Raleigh, N.C. — As Gov. Pat McCrory prepares to give his first State of the State address Monday evening, those searching for clues as to what he will say might consider going back to the future.
"I want to share with you my vision of what North Carolina has become, and can become, as we seek to provide better jobs, better schools, better public facilities and services, in the effort to win a better quality of life for ourselves and our children," Gov. Jim Martin said in a "Report to the People" in 1986.
Like presidents, governors have been giving various sorts of updates on their administration and legislative priorities for a long time.
In 1986, Martin had been in office for a year. The legislature was out of town in January, so Martin delivered the address from his office in the Capitol building. It's worth noting that, at the time, Martin was working with a legislature held by Democrats, did not wield a veto and presided over an economy that was in much better shape. He was also speaking after a year in office.

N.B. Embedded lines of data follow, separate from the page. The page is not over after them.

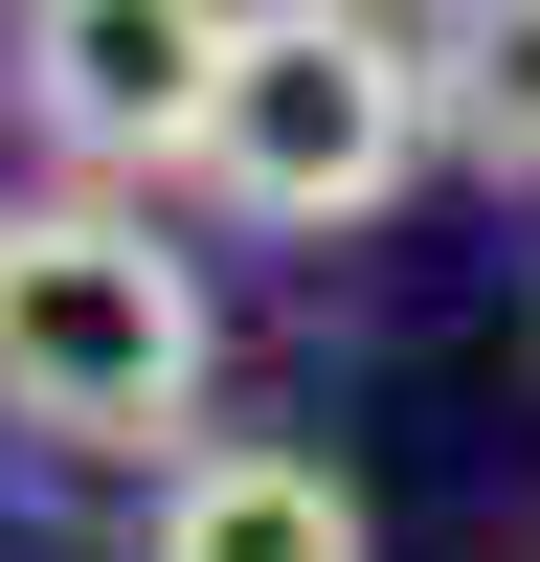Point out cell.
Returning <instances> with one entry per match:
<instances>
[{"label":"cell","mask_w":540,"mask_h":562,"mask_svg":"<svg viewBox=\"0 0 540 562\" xmlns=\"http://www.w3.org/2000/svg\"><path fill=\"white\" fill-rule=\"evenodd\" d=\"M225 383V293L158 225V180H45L0 203V428L68 473H180Z\"/></svg>","instance_id":"cell-1"},{"label":"cell","mask_w":540,"mask_h":562,"mask_svg":"<svg viewBox=\"0 0 540 562\" xmlns=\"http://www.w3.org/2000/svg\"><path fill=\"white\" fill-rule=\"evenodd\" d=\"M428 158H450V113H428V23H383V0H248L180 203L270 225V248H338V225H383Z\"/></svg>","instance_id":"cell-2"},{"label":"cell","mask_w":540,"mask_h":562,"mask_svg":"<svg viewBox=\"0 0 540 562\" xmlns=\"http://www.w3.org/2000/svg\"><path fill=\"white\" fill-rule=\"evenodd\" d=\"M225 45L248 0H0V113L45 135V180H180Z\"/></svg>","instance_id":"cell-3"},{"label":"cell","mask_w":540,"mask_h":562,"mask_svg":"<svg viewBox=\"0 0 540 562\" xmlns=\"http://www.w3.org/2000/svg\"><path fill=\"white\" fill-rule=\"evenodd\" d=\"M135 562H383V540H360V495L315 473V450L203 428V450L158 473V518H135Z\"/></svg>","instance_id":"cell-4"},{"label":"cell","mask_w":540,"mask_h":562,"mask_svg":"<svg viewBox=\"0 0 540 562\" xmlns=\"http://www.w3.org/2000/svg\"><path fill=\"white\" fill-rule=\"evenodd\" d=\"M428 113H450V158L518 203L540 180V0H428Z\"/></svg>","instance_id":"cell-5"}]
</instances>
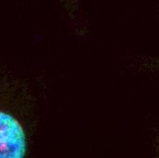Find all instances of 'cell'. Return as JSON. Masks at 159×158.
Segmentation results:
<instances>
[{
    "label": "cell",
    "mask_w": 159,
    "mask_h": 158,
    "mask_svg": "<svg viewBox=\"0 0 159 158\" xmlns=\"http://www.w3.org/2000/svg\"><path fill=\"white\" fill-rule=\"evenodd\" d=\"M26 153L27 139L20 123L0 111V158H22Z\"/></svg>",
    "instance_id": "cell-1"
}]
</instances>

On Monday, McCrory will come before a legislature controlled by his own party, veto power in hand but with an economy that is still struggling to recover from the recession. He has been in office for a little less than two months.
Still, speaking roughly 27 years ago, Martin touched on themes that many expect McCrory to tackle.
"We only won a third of the tax cuts I asked for, but it's clear that, if I hadn't fought hard for that, there would have been no cuts at all....It is just a start," Martin said, pushing a tax reform agenda that might not look out of place today.
Many of those watching McCrory's speech will be looking for him to talk about his tax reform plans.
Martin also talked about the need to improve state highways and water systems, items that have cropped up in many of McCrory's recent speeches. He also proclaimed 1986 the "year of the family," again touching on an area of state government familiar to current-day lawmakers.
"We hope to honor and help all our families, including any who have a relative with a mental illness or deficiency, or with a problem with alcohol or drug dependence," Martin said. "All our families will benefit from a strong economy, better government services and public facilities as well as improved public schools."